The Herald Bulletin

July 13, 2013

Elwood veterans enjoy Honor Flight

By Karin Carmer
For The Herald Bulletin

---- — Seventy years after joining the U.S. Armed Forces to fight for their country, three Elwood men were among the veterans recently honored by an all-expenses paid trip to Washington D.C. to visit the World War II Memorial.

Carl Scott, 89, Joe Peeper, 88, and Bob Burchette, 90, flew with 67 other WWII veterans on the free one-day excursion arranged by the Indianapolis chapter of the Honor Flight Network.

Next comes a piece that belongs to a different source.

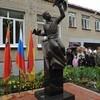 В Ногинске открыли памятник семилетнему Жене Табакову, ценой жизни спасшему сестру от насильника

The purpose of the Network is to honor American men and women who served in the war years 1941-1945.

The flights to D.C. are arranged by all-volunteer groups across the nation that depend on donations to cover the $60,000 cost for each full flight.

“Guardians” who pay their own way escort each veteran throughout the day. The Network states, “Our veterans are not asking for recognition. It is our position that we owe it to them.”

The WW II memorial did not open in Washington until 2004, when the survivors were entering their 80s and 90s. Realizing these veterans’ health and finances might deter them from seeing their memorial, one man in Cincinnati began organizing the flights.

Since that 2005 inception, the number of Honor Flight chapters in the country has grown to 114; they have transported 98,500 veterans to see their memorial. The goal is to get the 1.5 million remaining WW II veterans to Washington D.C. before it is too late, as they are now passing away at an approximate rate of 800 a day. After that, the Network will continue the flights for veterans of later wars.

Pouch of thank-you letters

The three Elwood men served from 1943-1945. Carl Scott, in a combat squad, and Joe Peeper, as an aircraft mechanic, were Marines in the Pacific Theater. Bob Burchette was an airbase mechanic in the Army Air Corps in England and Europe.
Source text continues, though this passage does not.